How Linkedin has Strategically Sharpened My Face to Face Meetings
ashton college "face to face"

How Linkedin has Strategically Sharpened My Face to Face Meetings

Before Linkedin and social media, I felt significant pressure to meet face to face with as many people as I could schedule into a 70 hour work week. I was exhausted and my family suffered...but I felt productive. So many of my face to face meetings did not result in any lasting relational or organizational good. Often I found myself in a meeting with a person or more, in which I had opportunity to contribute toward their good, but I was "spent." I relied on scripts and prayed that whatever I said would be helpful.

Enter Linkedin trailing on the heels of social media. With little effort I was connected to thousands of people interacting in cyberspace. I felt valued and needed. "Look at how many friends I have! Wow! I'm connected!" Now and then, online connections resulted in face to face meetings - some productive, others no so productive. It took a few years before I discovered one of the actual benefits of Linkedin and social media.

Getting past my need to connect with as many people as possible, I realized that I could focus my precious time on arranging strategic and productive face to face meetings. The setting of such an appointment ceased to be "a pat on the back" I craved. In the past, I would respond "yes" to any invitation to meet with a person. Now, I began to be assertive in setting up strategic appointments. I began to carefully screen my meetings and better yet, I began to prepare for those fewer meetings.
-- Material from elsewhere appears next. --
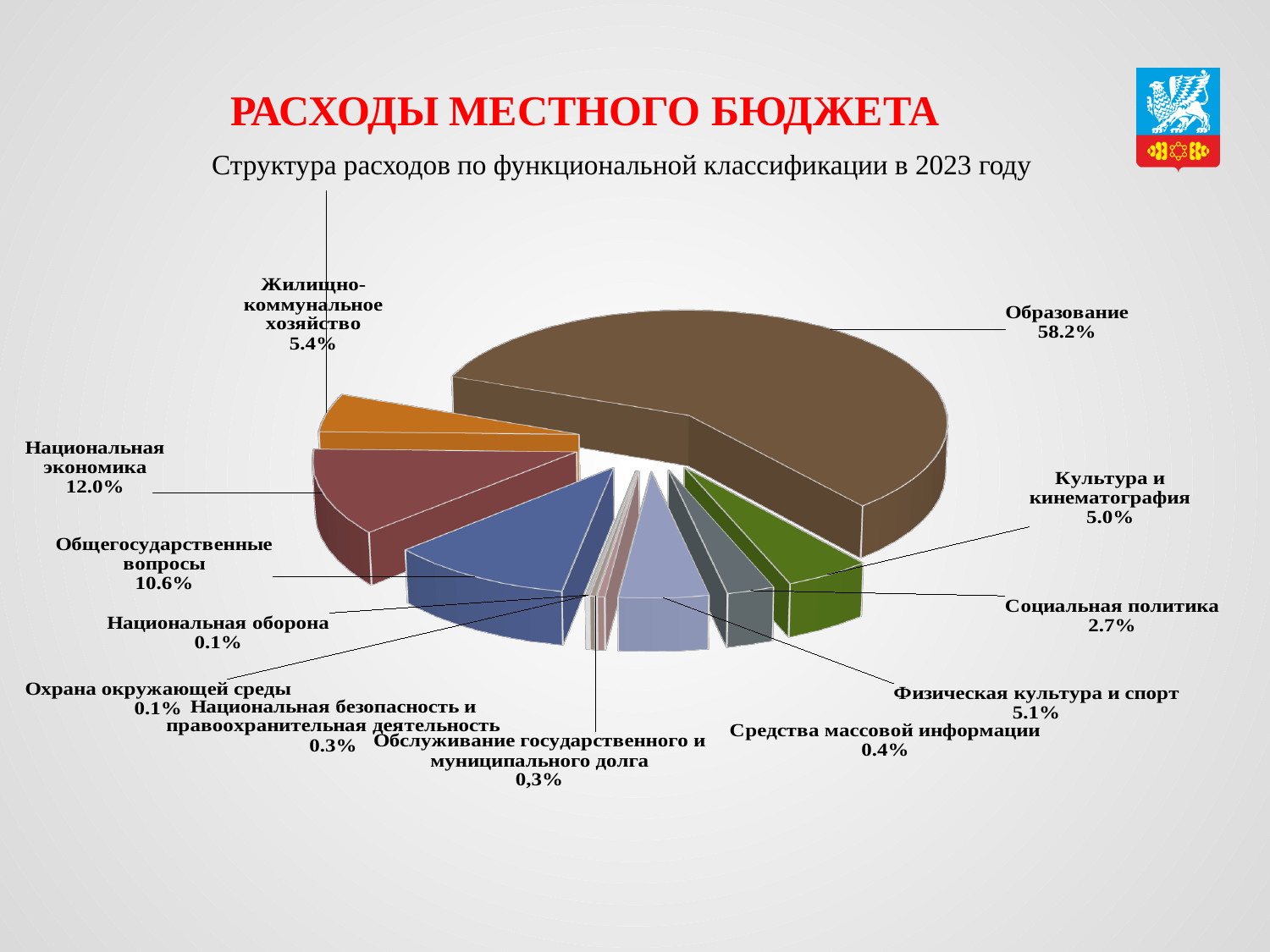
What share of expenditures goes to Образование? 58.2% What kind of chart is shown on the slide? pie chart What is the difference in percentage points between Национальная экономика and Общегосударственные вопросы? 1.4 What share of expenditures goes to Национальная экономика? 12.0% What share of expenditures goes to Социальная политика? 2.7% Which category has the largest share of expenditures? Образование What share of expenditures goes to Жилищно-коммунальное хозяйство? 5.4% How many categories are shown in the pie chart? 12 What year does the chart subtitle refer to? 2023 What is the difference in percentage points between Образование and Национальная экономика? 46.2 Which is larger: the share for Физическая культура и спорт or the share for Культура и кинематография? Физическая культура и спорт What share of expenditures goes to Общегосударственные вопросы? 10.6%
In less working hours than 70, I discovered through feedback, that I was actually helping others. I was able to focus on others rather than upon myself. I hate to say it, but as a young minister, I would review my past calendars to count the number of face to face meetings. If the number met my personal expectations, then I felt productive. After Linkekin and other online connections, I stopped this pathological behavior. I focused on fewer, more strategic meetings, leading to ongoing relationships.


Nathan, thanks for your thoughts along these lines - I appreciate and actually echo them in my own ministry. Sometimes busier is not more effective. Thanks, brother.